What the exercise asks:
Take the line containing "How large is" and every line after it in the data below, and print them exactly as given, with nothing else.
<<<<
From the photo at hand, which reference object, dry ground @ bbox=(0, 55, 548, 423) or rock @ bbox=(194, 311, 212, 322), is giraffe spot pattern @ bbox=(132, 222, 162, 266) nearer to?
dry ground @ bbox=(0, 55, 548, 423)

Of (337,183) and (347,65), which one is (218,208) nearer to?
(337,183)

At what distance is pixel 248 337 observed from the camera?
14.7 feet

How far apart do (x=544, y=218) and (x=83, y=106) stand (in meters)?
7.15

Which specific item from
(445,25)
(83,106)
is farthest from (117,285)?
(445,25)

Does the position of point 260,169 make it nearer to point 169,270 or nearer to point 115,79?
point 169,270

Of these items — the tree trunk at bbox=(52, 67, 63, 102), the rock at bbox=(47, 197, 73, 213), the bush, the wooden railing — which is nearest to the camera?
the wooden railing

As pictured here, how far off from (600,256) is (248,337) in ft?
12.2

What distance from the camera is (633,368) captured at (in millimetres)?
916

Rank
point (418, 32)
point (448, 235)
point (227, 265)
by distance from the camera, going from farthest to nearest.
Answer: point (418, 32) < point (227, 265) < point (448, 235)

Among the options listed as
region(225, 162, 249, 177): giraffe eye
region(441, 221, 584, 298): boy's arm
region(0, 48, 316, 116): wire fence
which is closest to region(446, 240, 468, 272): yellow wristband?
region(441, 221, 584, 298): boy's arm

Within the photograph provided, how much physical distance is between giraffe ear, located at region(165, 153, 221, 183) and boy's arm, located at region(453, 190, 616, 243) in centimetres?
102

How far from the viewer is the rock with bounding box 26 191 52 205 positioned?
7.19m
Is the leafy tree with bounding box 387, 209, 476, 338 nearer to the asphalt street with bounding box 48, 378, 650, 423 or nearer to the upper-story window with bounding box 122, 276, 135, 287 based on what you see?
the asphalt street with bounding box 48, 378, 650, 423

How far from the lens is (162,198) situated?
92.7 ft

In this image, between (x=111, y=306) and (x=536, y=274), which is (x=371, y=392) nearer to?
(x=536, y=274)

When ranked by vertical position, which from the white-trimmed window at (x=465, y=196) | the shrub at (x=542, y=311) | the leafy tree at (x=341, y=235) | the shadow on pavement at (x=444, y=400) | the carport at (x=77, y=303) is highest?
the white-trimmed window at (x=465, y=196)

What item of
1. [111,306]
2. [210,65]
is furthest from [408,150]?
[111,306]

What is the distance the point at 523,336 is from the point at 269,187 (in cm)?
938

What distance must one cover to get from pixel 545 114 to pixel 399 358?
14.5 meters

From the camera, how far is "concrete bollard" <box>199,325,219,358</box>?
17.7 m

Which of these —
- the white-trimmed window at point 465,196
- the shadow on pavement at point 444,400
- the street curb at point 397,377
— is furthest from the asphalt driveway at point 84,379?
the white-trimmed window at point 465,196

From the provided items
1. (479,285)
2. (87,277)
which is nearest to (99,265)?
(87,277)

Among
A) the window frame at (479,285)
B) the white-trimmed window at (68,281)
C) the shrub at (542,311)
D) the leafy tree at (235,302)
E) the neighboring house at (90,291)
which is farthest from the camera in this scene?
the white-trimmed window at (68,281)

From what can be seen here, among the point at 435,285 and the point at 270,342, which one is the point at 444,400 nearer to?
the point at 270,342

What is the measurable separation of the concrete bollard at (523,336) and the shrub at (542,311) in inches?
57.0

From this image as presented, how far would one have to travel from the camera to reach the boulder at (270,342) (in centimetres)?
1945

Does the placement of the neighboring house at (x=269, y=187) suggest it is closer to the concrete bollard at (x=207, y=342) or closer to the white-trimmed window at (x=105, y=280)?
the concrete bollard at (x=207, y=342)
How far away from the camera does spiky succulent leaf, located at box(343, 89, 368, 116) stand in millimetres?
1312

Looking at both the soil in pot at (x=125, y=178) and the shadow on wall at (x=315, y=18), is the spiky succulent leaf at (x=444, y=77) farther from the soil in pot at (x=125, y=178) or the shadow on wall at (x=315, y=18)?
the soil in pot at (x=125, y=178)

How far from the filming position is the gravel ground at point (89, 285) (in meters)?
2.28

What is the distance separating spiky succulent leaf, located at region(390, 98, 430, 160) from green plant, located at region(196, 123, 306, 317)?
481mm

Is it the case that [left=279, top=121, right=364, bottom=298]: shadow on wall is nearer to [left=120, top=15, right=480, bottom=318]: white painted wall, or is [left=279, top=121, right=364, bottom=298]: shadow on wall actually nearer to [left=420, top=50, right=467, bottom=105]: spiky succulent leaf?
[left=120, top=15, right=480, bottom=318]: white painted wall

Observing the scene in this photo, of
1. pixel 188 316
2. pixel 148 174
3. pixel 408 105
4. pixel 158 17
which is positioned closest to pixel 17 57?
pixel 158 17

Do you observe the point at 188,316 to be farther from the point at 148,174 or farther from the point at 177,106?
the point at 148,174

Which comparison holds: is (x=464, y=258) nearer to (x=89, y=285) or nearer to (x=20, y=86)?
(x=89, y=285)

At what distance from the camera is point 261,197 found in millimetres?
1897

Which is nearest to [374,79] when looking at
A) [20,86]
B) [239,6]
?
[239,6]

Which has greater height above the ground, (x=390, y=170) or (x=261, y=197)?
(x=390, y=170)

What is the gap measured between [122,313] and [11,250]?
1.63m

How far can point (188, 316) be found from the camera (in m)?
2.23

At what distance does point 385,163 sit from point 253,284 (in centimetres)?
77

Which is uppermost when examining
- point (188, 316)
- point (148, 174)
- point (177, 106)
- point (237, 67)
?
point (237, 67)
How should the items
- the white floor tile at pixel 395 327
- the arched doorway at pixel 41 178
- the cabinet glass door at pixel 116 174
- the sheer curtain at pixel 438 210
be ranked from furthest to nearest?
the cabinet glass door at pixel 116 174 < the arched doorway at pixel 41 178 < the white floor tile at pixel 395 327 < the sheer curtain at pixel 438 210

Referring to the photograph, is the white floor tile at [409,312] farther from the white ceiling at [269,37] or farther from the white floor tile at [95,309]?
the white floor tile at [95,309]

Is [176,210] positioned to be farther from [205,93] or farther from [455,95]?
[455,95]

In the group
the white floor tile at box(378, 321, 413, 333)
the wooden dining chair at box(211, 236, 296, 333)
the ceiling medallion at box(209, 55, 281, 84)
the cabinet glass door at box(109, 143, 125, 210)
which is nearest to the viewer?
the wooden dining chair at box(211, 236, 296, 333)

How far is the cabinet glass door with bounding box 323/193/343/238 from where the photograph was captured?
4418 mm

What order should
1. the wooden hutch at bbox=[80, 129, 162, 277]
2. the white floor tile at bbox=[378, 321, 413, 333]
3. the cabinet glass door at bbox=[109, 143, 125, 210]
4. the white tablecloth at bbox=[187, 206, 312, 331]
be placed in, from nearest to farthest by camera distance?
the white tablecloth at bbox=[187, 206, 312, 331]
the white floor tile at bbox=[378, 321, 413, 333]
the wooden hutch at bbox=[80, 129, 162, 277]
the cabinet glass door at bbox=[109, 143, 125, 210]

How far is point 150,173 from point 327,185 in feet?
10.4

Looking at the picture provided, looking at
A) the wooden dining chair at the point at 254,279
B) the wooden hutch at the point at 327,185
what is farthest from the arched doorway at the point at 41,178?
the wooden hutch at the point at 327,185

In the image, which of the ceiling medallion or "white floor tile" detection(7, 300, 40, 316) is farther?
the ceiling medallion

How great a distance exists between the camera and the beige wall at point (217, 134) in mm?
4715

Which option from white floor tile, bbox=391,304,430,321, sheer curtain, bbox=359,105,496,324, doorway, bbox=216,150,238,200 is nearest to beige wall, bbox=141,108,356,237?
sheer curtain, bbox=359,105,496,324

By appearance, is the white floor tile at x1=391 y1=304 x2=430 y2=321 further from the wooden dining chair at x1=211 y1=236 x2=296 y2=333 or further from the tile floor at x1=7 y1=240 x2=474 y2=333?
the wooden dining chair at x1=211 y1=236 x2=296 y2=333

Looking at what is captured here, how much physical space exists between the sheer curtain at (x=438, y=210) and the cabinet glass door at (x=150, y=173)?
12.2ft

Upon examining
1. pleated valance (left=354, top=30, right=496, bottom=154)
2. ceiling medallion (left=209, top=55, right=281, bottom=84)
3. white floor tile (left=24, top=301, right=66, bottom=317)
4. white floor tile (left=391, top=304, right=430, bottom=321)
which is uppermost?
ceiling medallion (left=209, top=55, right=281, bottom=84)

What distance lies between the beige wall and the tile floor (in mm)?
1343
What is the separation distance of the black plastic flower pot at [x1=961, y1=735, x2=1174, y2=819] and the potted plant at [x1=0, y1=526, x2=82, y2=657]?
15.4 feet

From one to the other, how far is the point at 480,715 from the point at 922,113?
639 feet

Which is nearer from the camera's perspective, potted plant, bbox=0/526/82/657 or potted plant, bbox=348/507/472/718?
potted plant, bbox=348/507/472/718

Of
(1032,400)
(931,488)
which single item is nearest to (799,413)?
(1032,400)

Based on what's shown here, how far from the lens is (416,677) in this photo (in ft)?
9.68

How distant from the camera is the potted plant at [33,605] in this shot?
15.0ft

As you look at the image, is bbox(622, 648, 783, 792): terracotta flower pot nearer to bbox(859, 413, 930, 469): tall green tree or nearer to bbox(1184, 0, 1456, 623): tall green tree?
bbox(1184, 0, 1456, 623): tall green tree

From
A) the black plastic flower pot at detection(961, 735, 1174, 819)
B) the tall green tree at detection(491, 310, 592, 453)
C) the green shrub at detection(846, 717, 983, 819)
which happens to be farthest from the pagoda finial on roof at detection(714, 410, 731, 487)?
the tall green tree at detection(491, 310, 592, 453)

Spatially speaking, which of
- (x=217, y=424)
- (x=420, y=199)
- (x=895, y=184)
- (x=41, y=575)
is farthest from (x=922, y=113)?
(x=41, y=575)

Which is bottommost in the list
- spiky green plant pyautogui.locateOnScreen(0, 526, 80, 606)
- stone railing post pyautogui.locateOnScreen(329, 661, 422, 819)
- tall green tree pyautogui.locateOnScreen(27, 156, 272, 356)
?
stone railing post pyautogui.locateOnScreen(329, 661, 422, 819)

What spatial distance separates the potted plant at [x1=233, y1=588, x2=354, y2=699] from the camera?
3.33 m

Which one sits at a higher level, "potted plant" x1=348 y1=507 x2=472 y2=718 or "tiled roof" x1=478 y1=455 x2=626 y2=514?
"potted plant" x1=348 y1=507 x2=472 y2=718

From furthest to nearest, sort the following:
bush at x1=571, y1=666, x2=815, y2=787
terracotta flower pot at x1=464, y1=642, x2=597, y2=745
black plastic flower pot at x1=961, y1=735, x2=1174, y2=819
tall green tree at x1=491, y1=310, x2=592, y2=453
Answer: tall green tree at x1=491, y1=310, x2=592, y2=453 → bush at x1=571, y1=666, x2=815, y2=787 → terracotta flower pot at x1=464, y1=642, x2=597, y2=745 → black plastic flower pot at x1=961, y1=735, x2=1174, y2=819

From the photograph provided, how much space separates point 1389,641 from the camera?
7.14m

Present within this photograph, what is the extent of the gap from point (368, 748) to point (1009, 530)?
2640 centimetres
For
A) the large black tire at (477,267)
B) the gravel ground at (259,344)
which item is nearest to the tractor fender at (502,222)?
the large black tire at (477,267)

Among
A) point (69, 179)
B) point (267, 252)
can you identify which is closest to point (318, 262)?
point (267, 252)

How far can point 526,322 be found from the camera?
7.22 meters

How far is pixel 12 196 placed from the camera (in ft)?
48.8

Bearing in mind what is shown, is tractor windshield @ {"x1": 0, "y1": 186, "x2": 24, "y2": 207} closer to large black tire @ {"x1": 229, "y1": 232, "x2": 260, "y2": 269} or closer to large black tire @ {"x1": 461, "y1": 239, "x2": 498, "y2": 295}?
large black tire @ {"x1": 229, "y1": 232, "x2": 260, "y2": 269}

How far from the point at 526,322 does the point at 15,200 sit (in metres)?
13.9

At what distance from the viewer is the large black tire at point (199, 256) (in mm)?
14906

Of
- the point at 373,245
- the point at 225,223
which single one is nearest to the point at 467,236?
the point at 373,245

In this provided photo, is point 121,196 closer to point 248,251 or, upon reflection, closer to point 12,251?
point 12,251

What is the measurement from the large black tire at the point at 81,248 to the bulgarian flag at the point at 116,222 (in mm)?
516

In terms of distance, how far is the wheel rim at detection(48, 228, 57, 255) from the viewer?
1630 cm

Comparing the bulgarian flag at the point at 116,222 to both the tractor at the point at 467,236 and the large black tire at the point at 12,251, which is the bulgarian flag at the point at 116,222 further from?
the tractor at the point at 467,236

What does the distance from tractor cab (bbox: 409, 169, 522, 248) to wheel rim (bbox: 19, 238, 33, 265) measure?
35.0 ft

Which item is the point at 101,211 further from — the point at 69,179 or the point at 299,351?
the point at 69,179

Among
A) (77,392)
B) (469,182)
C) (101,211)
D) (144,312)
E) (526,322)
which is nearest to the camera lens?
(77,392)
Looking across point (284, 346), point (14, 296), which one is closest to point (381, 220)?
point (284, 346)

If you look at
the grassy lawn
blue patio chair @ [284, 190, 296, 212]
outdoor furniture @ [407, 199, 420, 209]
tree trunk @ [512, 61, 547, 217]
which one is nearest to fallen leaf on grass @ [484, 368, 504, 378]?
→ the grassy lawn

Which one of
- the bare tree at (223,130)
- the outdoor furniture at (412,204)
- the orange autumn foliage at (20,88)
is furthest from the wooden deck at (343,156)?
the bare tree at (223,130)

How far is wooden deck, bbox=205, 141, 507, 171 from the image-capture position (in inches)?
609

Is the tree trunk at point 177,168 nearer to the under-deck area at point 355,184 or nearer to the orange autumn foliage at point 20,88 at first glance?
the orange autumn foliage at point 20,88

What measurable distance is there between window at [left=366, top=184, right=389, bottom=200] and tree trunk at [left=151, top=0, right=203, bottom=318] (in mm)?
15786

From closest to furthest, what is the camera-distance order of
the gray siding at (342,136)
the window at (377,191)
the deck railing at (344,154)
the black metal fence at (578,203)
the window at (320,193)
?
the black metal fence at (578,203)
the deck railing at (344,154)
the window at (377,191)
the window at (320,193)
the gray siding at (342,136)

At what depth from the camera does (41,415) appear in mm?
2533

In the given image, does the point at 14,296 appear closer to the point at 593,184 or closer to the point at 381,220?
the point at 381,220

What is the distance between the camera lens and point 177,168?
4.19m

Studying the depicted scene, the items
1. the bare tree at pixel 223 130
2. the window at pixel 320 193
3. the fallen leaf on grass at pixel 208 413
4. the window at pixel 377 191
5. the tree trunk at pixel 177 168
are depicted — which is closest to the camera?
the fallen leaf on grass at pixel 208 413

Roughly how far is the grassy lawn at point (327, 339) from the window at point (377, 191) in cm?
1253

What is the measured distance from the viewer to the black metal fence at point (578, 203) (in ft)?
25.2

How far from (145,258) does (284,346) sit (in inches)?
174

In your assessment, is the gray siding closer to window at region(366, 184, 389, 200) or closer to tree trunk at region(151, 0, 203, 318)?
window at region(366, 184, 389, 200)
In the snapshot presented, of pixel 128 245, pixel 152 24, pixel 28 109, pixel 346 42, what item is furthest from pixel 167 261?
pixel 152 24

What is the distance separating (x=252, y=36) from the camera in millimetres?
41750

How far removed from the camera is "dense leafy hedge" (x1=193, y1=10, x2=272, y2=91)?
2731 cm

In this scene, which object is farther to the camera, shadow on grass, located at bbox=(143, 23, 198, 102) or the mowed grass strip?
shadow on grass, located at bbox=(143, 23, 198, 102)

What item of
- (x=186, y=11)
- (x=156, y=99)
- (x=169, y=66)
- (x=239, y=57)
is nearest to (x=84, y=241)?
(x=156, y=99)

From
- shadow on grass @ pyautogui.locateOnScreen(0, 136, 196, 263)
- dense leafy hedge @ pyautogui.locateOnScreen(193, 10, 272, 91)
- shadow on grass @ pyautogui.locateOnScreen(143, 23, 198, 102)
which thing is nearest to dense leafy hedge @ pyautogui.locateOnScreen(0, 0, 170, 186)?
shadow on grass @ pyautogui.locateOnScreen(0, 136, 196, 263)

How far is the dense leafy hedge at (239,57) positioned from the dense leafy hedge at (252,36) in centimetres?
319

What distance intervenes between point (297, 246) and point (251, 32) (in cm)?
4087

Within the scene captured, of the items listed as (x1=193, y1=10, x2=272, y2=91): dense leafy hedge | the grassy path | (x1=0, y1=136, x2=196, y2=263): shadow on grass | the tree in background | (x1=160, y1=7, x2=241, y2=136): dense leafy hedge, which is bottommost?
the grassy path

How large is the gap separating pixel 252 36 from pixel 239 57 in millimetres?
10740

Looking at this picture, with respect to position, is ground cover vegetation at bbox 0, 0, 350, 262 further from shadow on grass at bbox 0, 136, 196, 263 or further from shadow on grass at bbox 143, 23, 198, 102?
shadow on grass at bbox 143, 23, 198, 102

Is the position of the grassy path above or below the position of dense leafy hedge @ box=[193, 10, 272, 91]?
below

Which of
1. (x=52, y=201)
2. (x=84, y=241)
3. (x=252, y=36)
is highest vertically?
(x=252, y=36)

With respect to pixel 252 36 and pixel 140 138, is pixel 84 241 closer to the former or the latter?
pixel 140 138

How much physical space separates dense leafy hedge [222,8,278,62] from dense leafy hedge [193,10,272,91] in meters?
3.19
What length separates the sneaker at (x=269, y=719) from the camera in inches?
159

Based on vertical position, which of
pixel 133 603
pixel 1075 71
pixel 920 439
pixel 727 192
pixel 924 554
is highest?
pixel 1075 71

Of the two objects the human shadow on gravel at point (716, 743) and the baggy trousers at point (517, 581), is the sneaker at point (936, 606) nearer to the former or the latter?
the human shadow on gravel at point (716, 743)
>>>>
Exercise solution:
How large is the gap separating pixel 252 36 from pixel 239 57 in millimetres?
10740

Looking at this picture, with respect to position, is ground cover vegetation at bbox 0, 0, 350, 262 further from shadow on grass at bbox 0, 136, 196, 263 or further from shadow on grass at bbox 143, 23, 198, 102?
shadow on grass at bbox 143, 23, 198, 102

Is the position of the grassy path above or below the position of dense leafy hedge @ box=[193, 10, 272, 91]?
below

Which of
1. (x=52, y=201)
2. (x=84, y=241)
3. (x=252, y=36)
is highest vertically?
(x=252, y=36)

With respect to pixel 252 36 and pixel 140 138, is pixel 84 241 closer to the former or the latter?
pixel 140 138

How much physical space separates dense leafy hedge [222,8,278,62] from dense leafy hedge [193,10,272,91] in meters?
3.19
What length separates the sneaker at (x=269, y=719) from the camera in inches?
159

Based on vertical position, which of
pixel 133 603
pixel 1075 71
pixel 920 439
pixel 727 192
pixel 924 554
is highest?
pixel 1075 71

Of the two objects the human shadow on gravel at point (716, 743) and the baggy trousers at point (517, 581), is the sneaker at point (936, 606) nearer to the former or the latter?
the human shadow on gravel at point (716, 743)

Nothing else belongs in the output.